[OBJECTIVE]:
Output the lines of the records as a numbered list, from the line holding "Is point (10, 255)" through the end of the records, inclusive. Leave out blank lines.
##### PROVIDED RECORDS
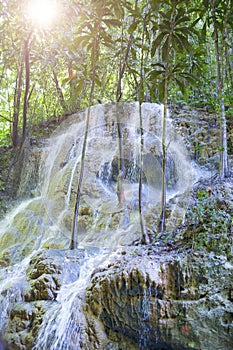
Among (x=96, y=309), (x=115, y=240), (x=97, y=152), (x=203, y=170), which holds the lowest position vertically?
(x=96, y=309)

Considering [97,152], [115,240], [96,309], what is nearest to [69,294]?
[96,309]

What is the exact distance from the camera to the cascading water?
5137 millimetres

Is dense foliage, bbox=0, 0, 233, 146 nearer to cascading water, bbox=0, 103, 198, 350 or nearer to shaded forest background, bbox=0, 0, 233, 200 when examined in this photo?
shaded forest background, bbox=0, 0, 233, 200

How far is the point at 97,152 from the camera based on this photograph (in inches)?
361

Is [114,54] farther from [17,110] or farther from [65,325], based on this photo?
[65,325]

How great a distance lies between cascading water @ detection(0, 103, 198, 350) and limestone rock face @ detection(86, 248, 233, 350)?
530 millimetres

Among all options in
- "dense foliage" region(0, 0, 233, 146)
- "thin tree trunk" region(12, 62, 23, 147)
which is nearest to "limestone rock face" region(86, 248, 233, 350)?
"dense foliage" region(0, 0, 233, 146)

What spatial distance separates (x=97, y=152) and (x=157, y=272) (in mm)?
5598

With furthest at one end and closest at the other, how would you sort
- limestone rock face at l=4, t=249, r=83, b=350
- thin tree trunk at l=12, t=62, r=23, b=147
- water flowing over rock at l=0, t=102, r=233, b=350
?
thin tree trunk at l=12, t=62, r=23, b=147 < limestone rock face at l=4, t=249, r=83, b=350 < water flowing over rock at l=0, t=102, r=233, b=350

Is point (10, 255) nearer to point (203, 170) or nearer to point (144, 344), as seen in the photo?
point (144, 344)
##########
[WORKED ANSWER]:
1. Is point (10, 255) nearer to point (203, 170) or nearer to point (144, 344), as seen in the photo?
2. point (144, 344)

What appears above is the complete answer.